# want to paint my mariner 25hp 2-stroke BLACK!



## Brett (Jul 16, 2008)

Degrease the exterior.
Wash with soap and water.
Sand with 320 grit
Wipe clean
Prime bare metal.
Paint

http://continuouswave.com/maintenance-logs/paintSkeg/


----------



## Jacbo (Jun 23, 2007)

I recommend putting a few coats of metal etching primer (the green or yellow stuff) on if your dealing with bare metal. If the gray paint is in good shape without corrosion or chipping you will notice under the new paint then you might be able to use that as a base coat and just clean that, sand and spray.

BTW, are you going to paint the cowl too and rebadge it as a merc or are you just going to have a half black mariner like the newer ones?


----------



## marshman (Feb 9, 2007)

the block(powerhead) is stamped mercury anyhow.......so....if youre trying to convert your mariner to a merc, just take the cowl off and paint with black, then paint the cowl(scuff a lil bit so the paint will stick).....

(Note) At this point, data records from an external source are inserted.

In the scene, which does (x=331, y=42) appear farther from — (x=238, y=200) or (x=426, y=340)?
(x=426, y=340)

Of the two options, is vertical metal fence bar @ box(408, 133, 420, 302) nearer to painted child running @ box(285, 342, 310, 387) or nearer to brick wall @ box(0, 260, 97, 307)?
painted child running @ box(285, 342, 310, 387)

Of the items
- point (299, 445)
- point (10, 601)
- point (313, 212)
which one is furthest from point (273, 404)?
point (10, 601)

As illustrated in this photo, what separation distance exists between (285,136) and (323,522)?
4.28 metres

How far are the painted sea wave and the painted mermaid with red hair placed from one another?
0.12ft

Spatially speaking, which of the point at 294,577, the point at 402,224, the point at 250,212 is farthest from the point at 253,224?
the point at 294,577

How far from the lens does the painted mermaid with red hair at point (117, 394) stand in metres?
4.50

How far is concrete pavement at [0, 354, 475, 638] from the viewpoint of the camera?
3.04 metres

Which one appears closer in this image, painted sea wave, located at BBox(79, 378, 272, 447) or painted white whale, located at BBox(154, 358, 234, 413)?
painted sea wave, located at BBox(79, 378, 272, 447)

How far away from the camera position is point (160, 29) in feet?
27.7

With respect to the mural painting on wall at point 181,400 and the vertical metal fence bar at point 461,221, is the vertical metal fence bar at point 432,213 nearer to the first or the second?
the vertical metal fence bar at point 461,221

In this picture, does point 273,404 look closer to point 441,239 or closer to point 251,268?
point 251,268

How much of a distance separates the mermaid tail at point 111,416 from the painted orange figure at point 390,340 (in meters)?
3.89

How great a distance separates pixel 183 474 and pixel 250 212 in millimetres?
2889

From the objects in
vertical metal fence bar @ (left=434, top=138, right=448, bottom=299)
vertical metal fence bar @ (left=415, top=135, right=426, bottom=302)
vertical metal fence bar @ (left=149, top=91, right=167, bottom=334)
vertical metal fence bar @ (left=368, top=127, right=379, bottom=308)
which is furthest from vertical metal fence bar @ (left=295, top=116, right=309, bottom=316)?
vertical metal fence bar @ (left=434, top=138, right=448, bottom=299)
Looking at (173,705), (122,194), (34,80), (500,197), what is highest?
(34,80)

i have to ask.......WHY?? nothing wrong with mariner....id be less inclined to buy a mariner with a "shitty" merc "lookalike" paintjob than a mariner with a few battelscars that runs great.......just pointing out the long term effects....


----------



## tom_in_orl (Dec 9, 2006)

I believe Mariner was a Yamaha/Mercury partnership created to compete with Johnson/Evinrude's multiple brand marketing. I believe Yamaha made the 25 HP motors. Have you checked to see what manufacture's parts your motor is compatible with? I had a late 80' Mariner 25 with bad stickers. I put the Yamaha sticker pack on it to freshen it up. This made sense because the block was stamped with the Yamaha logo and all of the parts were exactly the same as the same year Yamhaha motor.


----------



## marshman (Feb 9, 2007)

depends on the year model....

the 25/30, 40's, 60's were yama-hatsu cross breeds before tohatsu was mainstream...80's model year range..

the 20/25 mariner pictured above was all merc...


----------



## Flyline (Mar 3, 2008)

> I believe Mariner was a Yamaha/Mercury partnership created to compete with Johnson/Evinrude's multiple brand marketing. I believe Yamaha made the 25 HP motors. Have you checked to see what manufacture's parts your motor is compatible with? I had a late 80' Mariner 30 with yamaha 25 stickers. I put the Yamaha sticker pack on it to freshen it up. This made sense because the block was stamped with the Yamaha logo and all of the parts were exactly the same as the same year Yamhaha motor.


My 97' Mariner 25hp 2-stroke is stamped by mercury marine and has same block, controls, lowerunit, parts, and propellers made the same as 25hp mercury 2-strokes.

I think Yamaha stop doing it with Mariner after 1994 or 95' I believe then mercury takes over from there.

My 25 mariner runs like a new motor and just wanted to paint black to match my LT15 white/black theme.


----------



## tom_in_orl (Dec 9, 2006)

Good info. I learned something. [smiley=1-thumbsup2.gif]


----------